WHAT YOU WILL DO: Write out the passage on China's opening to the world between "China's turn towards" and "us as well.", inclusive, updated so that "vibrant" is replaced by "dynamic".

TEXT EXCERPT:
* * * * *

It wasn't until 1978, under Deng Xiaoping, that China opened up to the world. Of course, Deng was more interested in economic reform than political liberalization, but the liberalization of the 1980s and 1990s was extraordinary by any standard, essentially the first time in several centuries that a sovereign China willingly adopted policies of open trade with the rest of the world. Admission of China to the WTO will consolidate the reforms started in 1978, as China formally accepts open trade and shared rules of international economic life, as a sovereign and equal member of the international community.

Critics of free trade with China say that its political system remains authoritarian. They have a point, but not a decisive one. China is indeed burdened by an authoritarian political system, one that has been authoritarian for two millennia. Indeed, only an authoritarian state could have closed China by edict for several centuries, and only an authoritarian state could have led China into the disasters of man-made famine, failed economic policy, and cultural destruction that marked Mao's rule.

China's turn towards openness is making deep inroads, creating a more open, free, and vibrant society than in the past. China's young generation, and the ones that will follow, will want and demand political freedoms to accompany their increased economic opportunities and participation in world events. In the coming decades China's opening to the world will also prove to be an opening to Chinese democracy, good for China and good for the rest of us as well.

* * * * *

Page images and extracted text
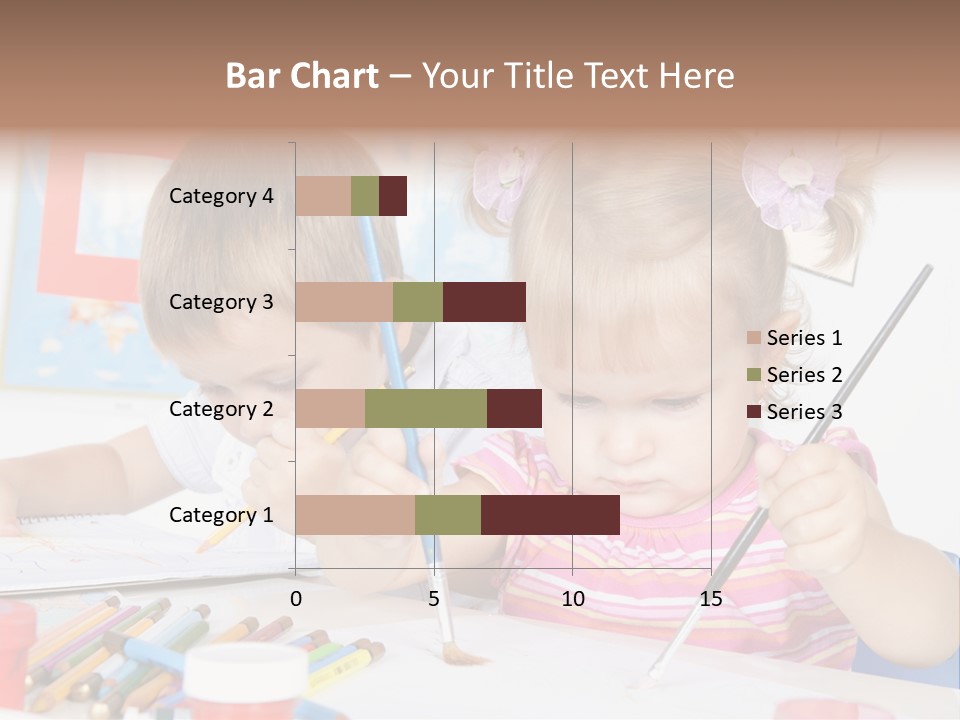 Bar Chart – Your Title Text Here

Category 4
Category 3
Category 2
Category 1

0
5
10
15

Series 1
Series 2
Series 3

* * * * *

EXERCISE ANSWER:
China's turn towards openness is making deep inroads, creating a more open, free, and dynamic society than in the past. China's young generation, and the ones that will follow, will want and demand political freedoms to accompany their increased economic opportunities and participation in world events. In the coming decades China's opening to the world will also prove to be an opening to Chinese democracy, good for China and good for the rest of us as well.